Zabawmy się znów we wróżkę i spróbujmy przewidzieć zasięg spadków. No cóż, wszystko zależy od tego czy to tylko korekta rocznej hossy, czy kolejna fala kryzysowych spadków. A może tylko malutka korekta ostatnich kilku miesięcy? Są możliwe więc trzy scenariusze:
- korekta krótka - skończy się na poziomie 2250. Świadczy o tym charakterystyczna formacja flagi, która zapowiada że drugi ruch będzie długości pierwszego. Ta formacja po wybiciu dołem jest bardzo mocno sprawdzalna, a że pierwszy ruch odbył się między 2500 a 2350, to drugi startujący z 2400 powinien dojść do 2250. Dziś na poziomie 2280 dobił już prawie tego dna.

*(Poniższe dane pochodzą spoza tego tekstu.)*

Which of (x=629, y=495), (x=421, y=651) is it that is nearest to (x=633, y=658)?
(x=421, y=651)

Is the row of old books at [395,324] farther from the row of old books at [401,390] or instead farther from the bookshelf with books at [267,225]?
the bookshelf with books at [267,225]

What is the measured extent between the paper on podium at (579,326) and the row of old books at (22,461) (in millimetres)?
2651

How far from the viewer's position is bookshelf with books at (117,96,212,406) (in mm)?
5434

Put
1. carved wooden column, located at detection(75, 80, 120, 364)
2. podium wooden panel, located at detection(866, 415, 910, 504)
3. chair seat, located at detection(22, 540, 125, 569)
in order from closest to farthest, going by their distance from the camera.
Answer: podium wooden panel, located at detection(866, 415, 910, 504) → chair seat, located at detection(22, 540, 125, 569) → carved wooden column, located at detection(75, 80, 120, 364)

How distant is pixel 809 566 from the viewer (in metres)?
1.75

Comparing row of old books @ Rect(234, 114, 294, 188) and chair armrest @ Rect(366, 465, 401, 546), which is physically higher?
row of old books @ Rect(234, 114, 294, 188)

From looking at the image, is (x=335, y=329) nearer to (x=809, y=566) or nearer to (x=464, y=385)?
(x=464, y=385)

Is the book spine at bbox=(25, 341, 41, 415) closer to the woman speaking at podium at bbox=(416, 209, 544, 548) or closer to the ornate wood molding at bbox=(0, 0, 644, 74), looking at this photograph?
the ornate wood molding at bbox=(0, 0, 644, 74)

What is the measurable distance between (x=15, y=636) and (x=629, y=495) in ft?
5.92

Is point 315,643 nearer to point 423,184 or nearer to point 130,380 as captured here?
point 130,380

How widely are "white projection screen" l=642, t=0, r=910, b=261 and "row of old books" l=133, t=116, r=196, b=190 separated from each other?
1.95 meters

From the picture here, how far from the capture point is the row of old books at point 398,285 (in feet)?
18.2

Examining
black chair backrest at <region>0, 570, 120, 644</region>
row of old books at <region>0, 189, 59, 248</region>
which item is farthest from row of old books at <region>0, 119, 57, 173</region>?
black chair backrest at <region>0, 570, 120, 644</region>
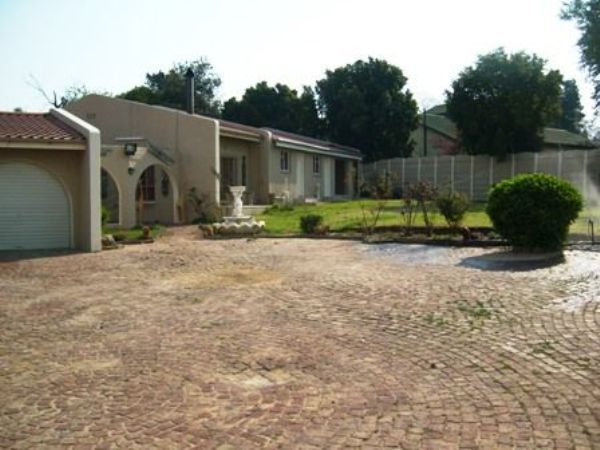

- korekta średnia - prawdopodobna linia wsparcia to albo ok 2000-2050 albo 1750-1800. Tam znajdują się linie wsparcia jeśli popatrzeć na wykres technicznie. Jeśli nie wierzyć AT, to i tak rzut oka na wykres pozwala sądzić, że rajd giełdowy był chyba nadmiernie optymistyczny. Z 1300 do 2500 w rok, to prawie 100%. Korekta się po prostu należy i poziomy o których napisałem są realne, nie pesymistyczne.
- ciąg dalszy spadków - ratuj się kto może, dno nieznane. Sytuacja gospodarcza jest nadal niejasna, zadłużone rządy drukują pusty pieniądz, banki upadają itd. itp. Giełda jest podatna na wahania koniunktury, przerabialiśmy to w 2008.
3 komentarze:
Teraz sytuacja wygląda dość podobnie
Bardzo mi się podoba, jeśli kogoś interesują prezentacje maturalne to zapraszam do mnie
Czy to na pewno sygnał czy tylko odchylenie?